We show results for models based on a batch-normalized GoogLeNet Inception architecture (Ioffe and Szegedy 2015). An interactive web-based illustration of the GoogLeNet (ImageNet) architecture, showing the layer names with respective number of parameters (ch) and output resolution (\(width \times height\)) for a \(227 \times 227\) sized input, can be found here. The models are taken from the Temporal Segment Networks (TSN) approach (Wang et al. 2016), which pretrains the motion stream on TVL1 optical flow (Zach et al. 2007), IDT-flow (Wang and Schmid 2013) (termed warped flow in Wang et al. (2016)) and difference images of UCF101. This extra data yields highest accuracy of the motion stream in UCF101 and HMDB51. In Fig. 16, we show what the convolutional filters of the motion and appearance stream are capturing, for a TSN model trained on HMDB51 (and pre-trained on ImageNet & UCF101). When going from low to higher layers, we observe two things: First, the filters become more task specific towards HMDB51 classes, which is as expected; for example, the motion filter f006 at a highest conv-layer shown in the last visualization of Fig. 16 is activated by an optical flow pattern that could relate to the “pull-up” action in HMDB51. Second, we see that the inputs for the appearance and motion streams are spatially similar at early layers and become dissimilar later. This suggests that the prior of the (ImageNet) pretraining on the spatial shape of the filters is dominant in the lower layers of the networks and is similar to our observations made for the VGG-16 architecture reported in Sect. 4.2.

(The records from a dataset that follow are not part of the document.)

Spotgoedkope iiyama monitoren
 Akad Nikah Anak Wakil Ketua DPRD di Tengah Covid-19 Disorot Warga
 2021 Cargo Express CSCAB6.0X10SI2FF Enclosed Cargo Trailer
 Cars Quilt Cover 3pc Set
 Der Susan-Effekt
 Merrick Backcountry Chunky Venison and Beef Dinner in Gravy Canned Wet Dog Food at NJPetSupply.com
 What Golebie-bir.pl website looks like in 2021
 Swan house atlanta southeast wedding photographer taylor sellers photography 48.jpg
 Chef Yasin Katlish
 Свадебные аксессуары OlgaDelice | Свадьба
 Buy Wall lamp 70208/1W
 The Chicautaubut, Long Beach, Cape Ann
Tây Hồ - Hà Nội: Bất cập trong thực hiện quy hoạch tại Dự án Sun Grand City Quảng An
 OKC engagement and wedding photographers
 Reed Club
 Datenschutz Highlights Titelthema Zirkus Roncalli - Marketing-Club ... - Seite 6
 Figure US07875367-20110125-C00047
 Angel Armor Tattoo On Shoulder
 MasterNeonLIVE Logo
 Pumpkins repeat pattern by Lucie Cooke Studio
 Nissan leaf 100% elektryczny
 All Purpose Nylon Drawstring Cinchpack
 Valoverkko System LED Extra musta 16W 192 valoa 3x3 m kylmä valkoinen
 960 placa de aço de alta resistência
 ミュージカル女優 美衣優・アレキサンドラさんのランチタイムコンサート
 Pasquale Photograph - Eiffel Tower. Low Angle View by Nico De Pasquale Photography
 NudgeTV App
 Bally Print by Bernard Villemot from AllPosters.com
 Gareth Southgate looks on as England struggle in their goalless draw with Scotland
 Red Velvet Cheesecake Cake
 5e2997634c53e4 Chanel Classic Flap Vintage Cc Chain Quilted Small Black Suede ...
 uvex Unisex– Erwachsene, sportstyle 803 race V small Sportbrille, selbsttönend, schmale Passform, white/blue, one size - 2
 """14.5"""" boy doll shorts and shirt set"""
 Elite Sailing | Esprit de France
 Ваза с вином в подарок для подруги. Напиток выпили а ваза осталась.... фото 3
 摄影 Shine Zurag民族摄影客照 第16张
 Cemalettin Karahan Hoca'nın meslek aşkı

Interestingly, as with visualization of filters in the early layers of VGG16 (Sect. 4.2), we once again find the emergence of cross-channel differential filters in the Inception architecture. This point is exemplified through consideration of the first nine filters in the lowest layer in Fig. 16, inception_4b_d_3 \(\times \) 3_2. For example, the units shown at row and column (2,2) and (3,3) resemble mixed first partial derivative filters, while the unit at (2,3) can be seen as a Gaussian second derivative filter across the horizontal direction and the filter at (2,1) is close to a Gaussian second derivative filter across the vertical direction; thus, in tandem these filters appear to provide a steerable basis set for a Gaussian second-derivative operator (cf. Freeman and Adelson 1991, Fig. 16), but here as taken across the horizontal and vertical motion directions.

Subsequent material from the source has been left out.